The predicted secondary structures of the human protein were assessed by multiple bioinformatic tools. All of the programs predicted the protein's structure to consist of alpha helices, extended strands, random coils and beta turns. The Phyre2 server provided a predicted human protein structure that indicated domains of plk polo-box of the serine/threonine-protein kinase plk4. The server predicted with 96.8% confidence of 20% coverage (130 residues) of the protein. The coverage exhibited residues of the conserved polo-box domain and the two DUF domains. The protein was predominantly soluble, with an average hydrophobicity of -0.478.

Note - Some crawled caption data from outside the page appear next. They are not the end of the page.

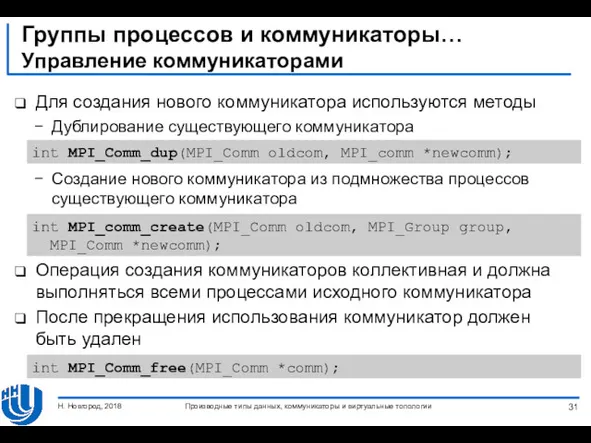 Группы процессов и коммуникаторы… Управление коммуникаторами Для создания нового коммуникатора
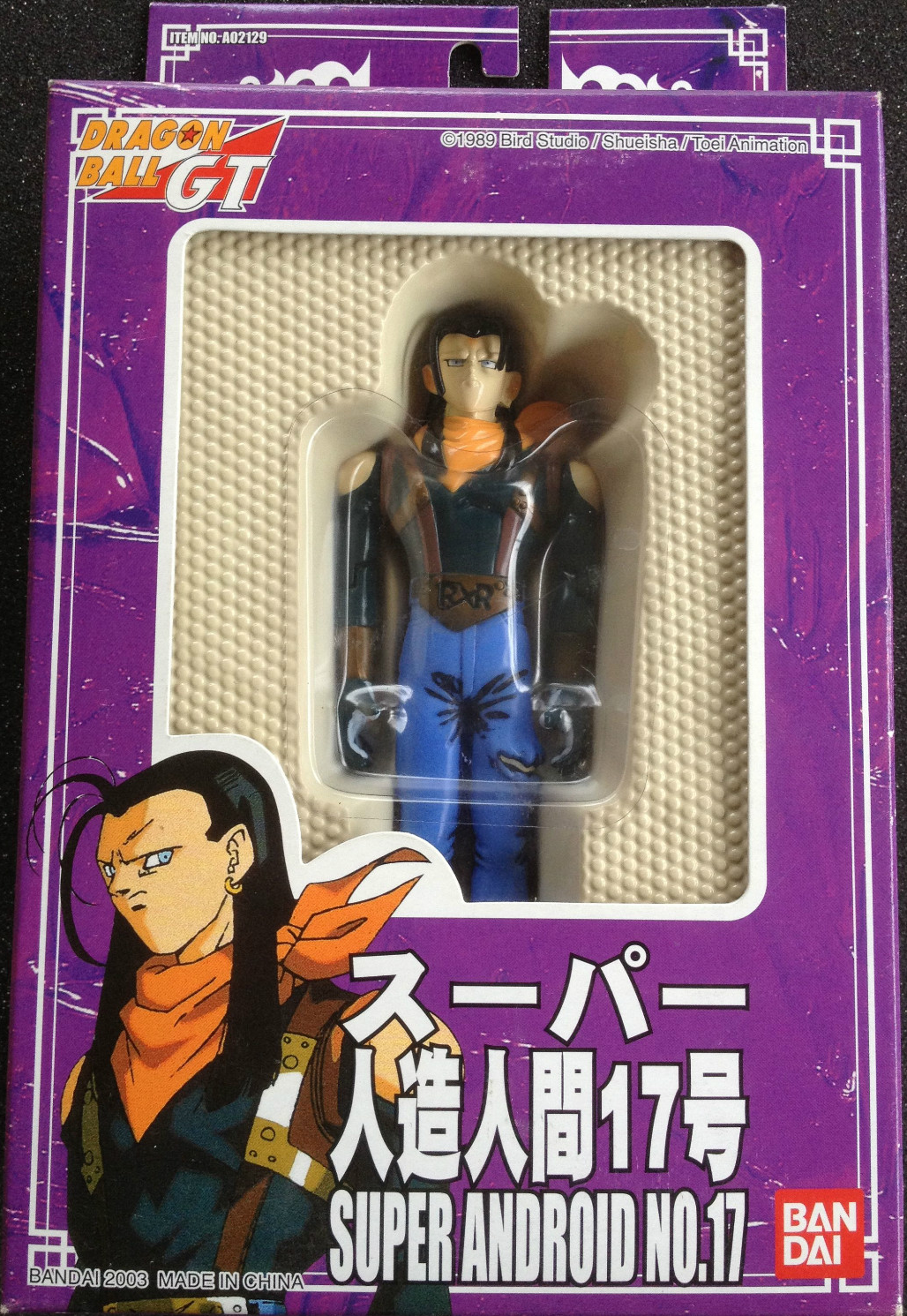 Super Android 17 - Super Battle Collection 2003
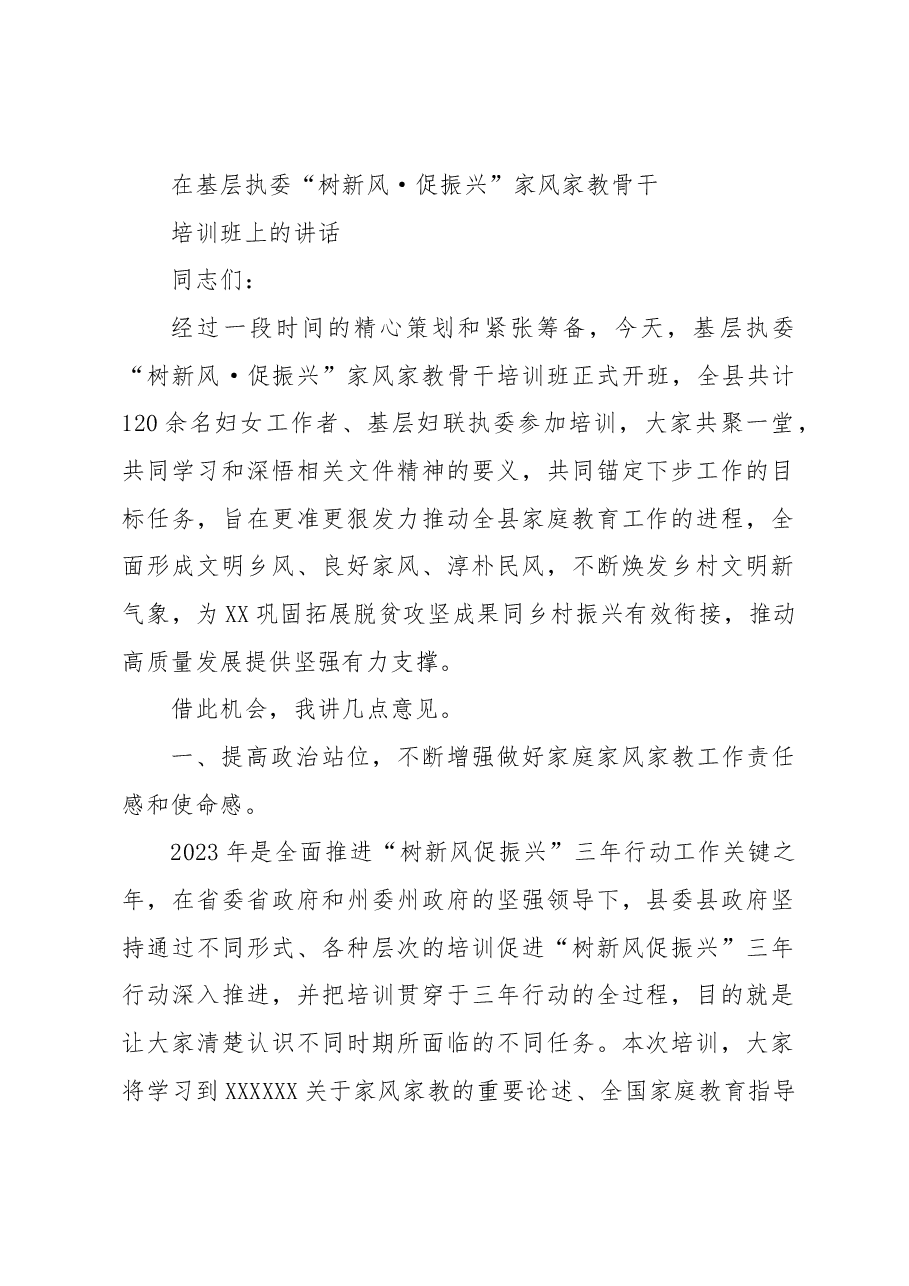 在“树新风 促振兴”家风家教骨干培训班上的讲话.docx,第1页预览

=== Post-translational modifications ===

There is extensive, predicted phosphorylation of C5orf34, with 32 phosphoserines and 7 phosphothreonines being conserved in orthologs of the human C5orf34 protein. This analysis indicates C5orf34 as a phosphoprotein and supports structural predictions of it being a kinase protein. The protein contains only one nuclear export signal residue, found at 481-L; however the NES score was found to be low at 0.515. Structural analysis of the protein indicated it was sequestered in the nucleus with an 87% probability.

=== Interacting proteins ===
Databases of protein interactions (MINT, STRING, IntAct, and BioGRID) have not identified any interactions with C5orf34.

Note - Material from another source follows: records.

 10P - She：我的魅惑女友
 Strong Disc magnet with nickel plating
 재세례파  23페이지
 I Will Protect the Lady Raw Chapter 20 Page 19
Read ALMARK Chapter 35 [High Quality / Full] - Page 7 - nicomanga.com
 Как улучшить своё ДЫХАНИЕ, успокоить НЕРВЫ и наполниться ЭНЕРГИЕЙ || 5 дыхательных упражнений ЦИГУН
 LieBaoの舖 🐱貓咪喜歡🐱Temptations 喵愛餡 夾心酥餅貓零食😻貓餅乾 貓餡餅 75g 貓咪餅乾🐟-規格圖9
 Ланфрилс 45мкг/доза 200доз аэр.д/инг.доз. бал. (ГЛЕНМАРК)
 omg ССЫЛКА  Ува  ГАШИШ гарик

== Homology and evolution ==

C5orf34 is highly conserved in primates and mammals and moderately conserved in reptiles. The furthest conserved ortholog is in Python bivittatus, or the Burmese python. Below is a selected list of orthologs to demonstrate the homology of this gene with relation to the reference sequence in Homo sapiens.

=== Orthologous space ===

151 organisms have been predicted orthologs with C5orf34. The most distant ortholog is the Burmese python, which diverged from humans 296 million years ago, indicating C5orf34 developed in reptiles and birds.

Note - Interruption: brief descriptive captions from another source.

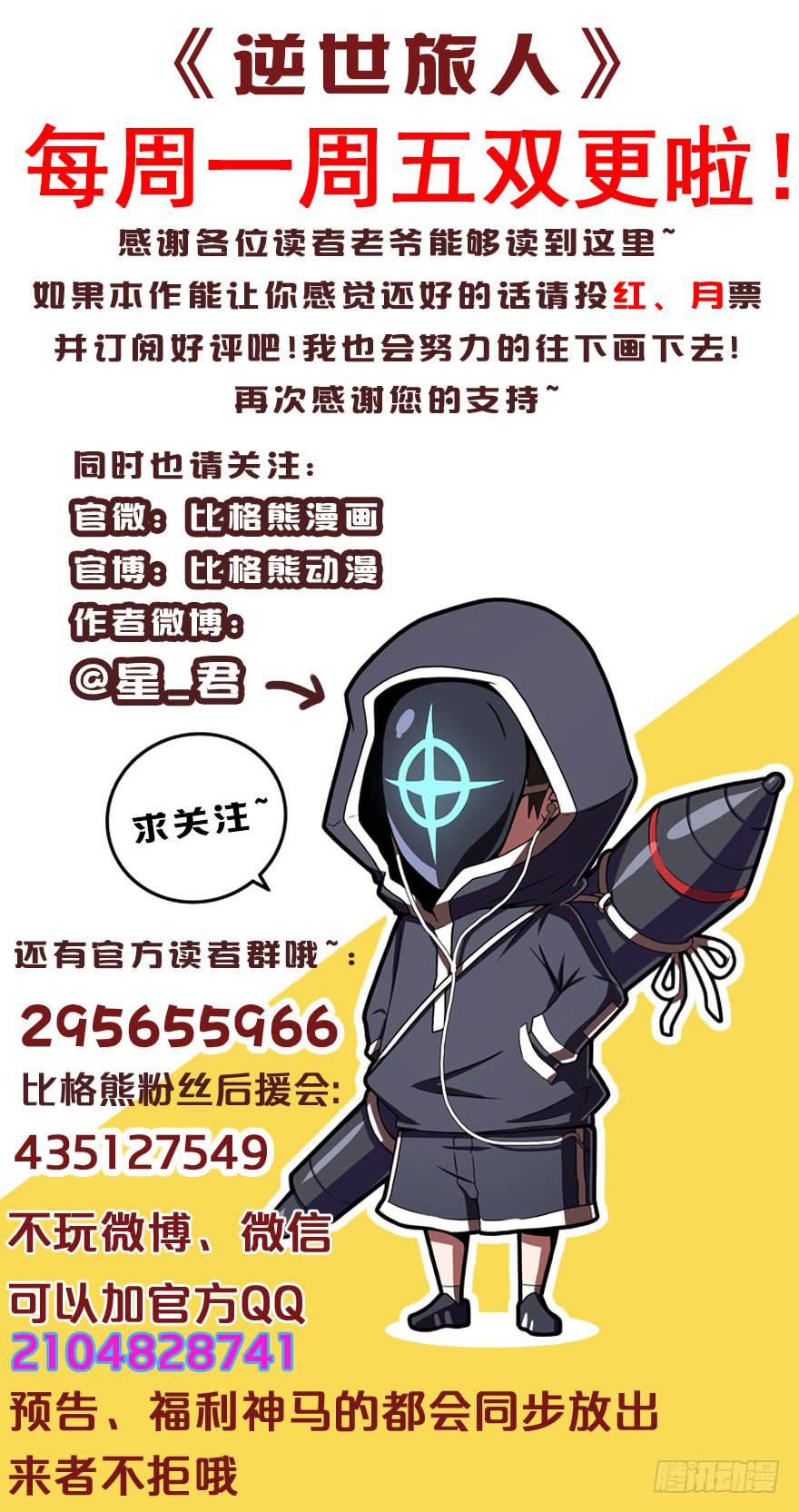 016找工作不易啊-第17话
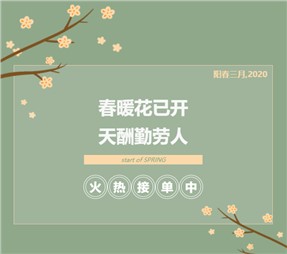 寰宇股份只隔離病毒，不隔離服務(wù)，全力生產(chǎn)中！ 一次性醫(yī)用口罩、防護(hù)服上線，如何鑒別真?zhèn)问顷P(guān)鍵！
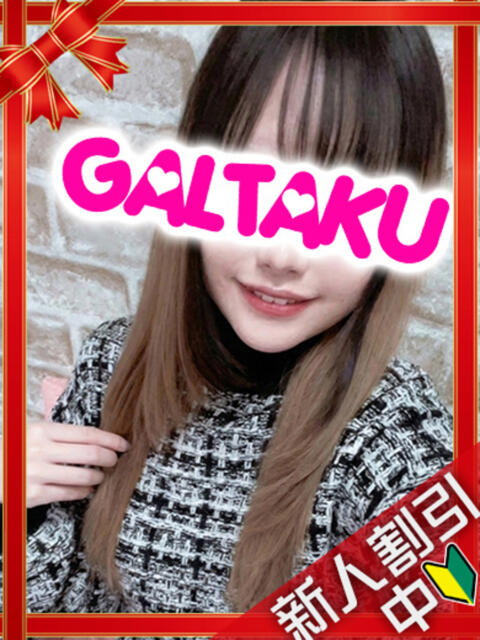 ことね 町田ギャルの宅急便（デリヘル）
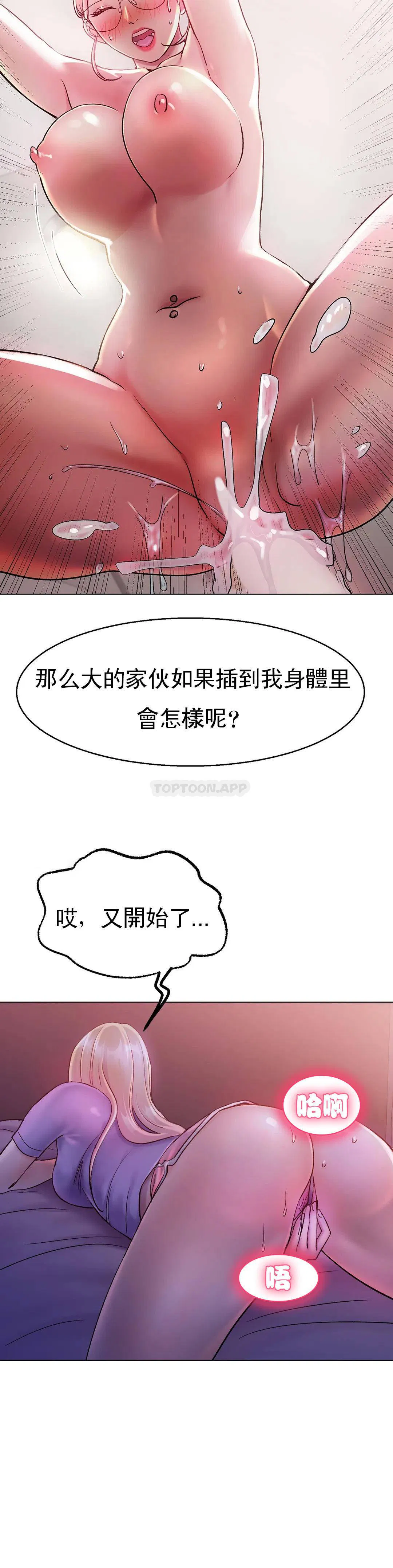 第4話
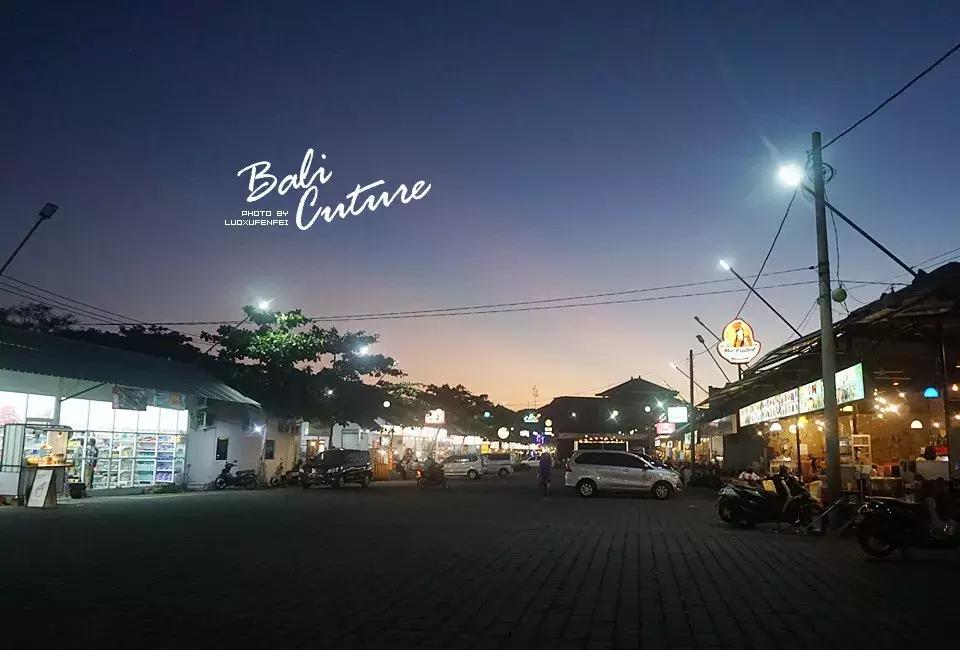 999玩转巴厘究竟嗨不嗨:香遇巴厘,南太平洋的风与海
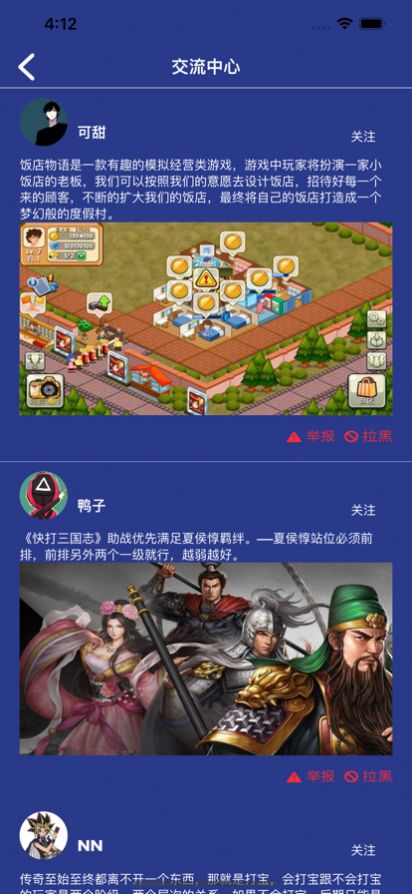 块脍游app游戏资讯最新版 1.0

==== Table of c5orf34 orthologs ====

| Scientific Name | Common Name | Date of Divergence from Humans (MYA) | NCBI Protein Accession # | Protein Length (amino acids) | Sequence Similarity (%) |
|---|---|---|---|---|---|
| Homo sapiens | Human | 0 | NP_001076895.1 | 638 | 100 |
| Gorilla gorilla | Gorilla | 8.8 | XP_004058945.1 | 636 | 92 |
| Camelus ferus | Bactrian Camel | 97.4 | XP_006191979.1 | 640 | 84 |
| Panthera tigris altaica | Siberian Tiger | 97.4 | XP_007095478.1 | 638 | 83 |
| Sus scrofa | Wild Boar | 97.4 | XP_003133971.3 | 441 | 80 |
| Bos Tarus | Cattle | 97.4 | NP_001076895.1 | 638 | 80 |
| Erinaceus europaeus | European Hedgehog | 97.4 | XP_007517686.1 | 632 | 69 |
| Mus Musculus | House Mouse | 91 | BAE28742.1 | 382 | 75 |
| Monodelphis domestica | Gray Short-tailed Opossum | 176.1 | XP_007487459.1 | 512 | 62 |
| Chelonia mydas | Green Turtle | 324.5 | XP_007052886.1 | 638 | 51 |
| Aptendodytes forsteri | Emperor Penguin | 324.5 | XP_009272830.1 | 647 | 48 |
| Gallus gallus | Chicken | 324.5 | XP_424782.3 | 669 | 48 |
| Python bivittatus | Burmese python | 324.5 | XP_007430528.1 | 649 | 46 |

==== Paralogous space ====
There are no predicted paralogs for C5orf34 in both humans and mice.

==== Conserved regions ====
Multiple sequence alignments indicated amino acid residue conservation throughout the C5orf34 protein in an array of orthologs, with the most highly conserved regions at both N-terminus and C-terminus where the DUF are located. DUF 4520 (pfam 15016) was found to be conserved in C-terminus and DUF 4524 (pfam 150125) was found to be conserved in the N-terminus. Also, the polo-box domain of plk4 was found to be conserved in the C-terminus in a multiple sequence alignment in both strict and distant orthologs.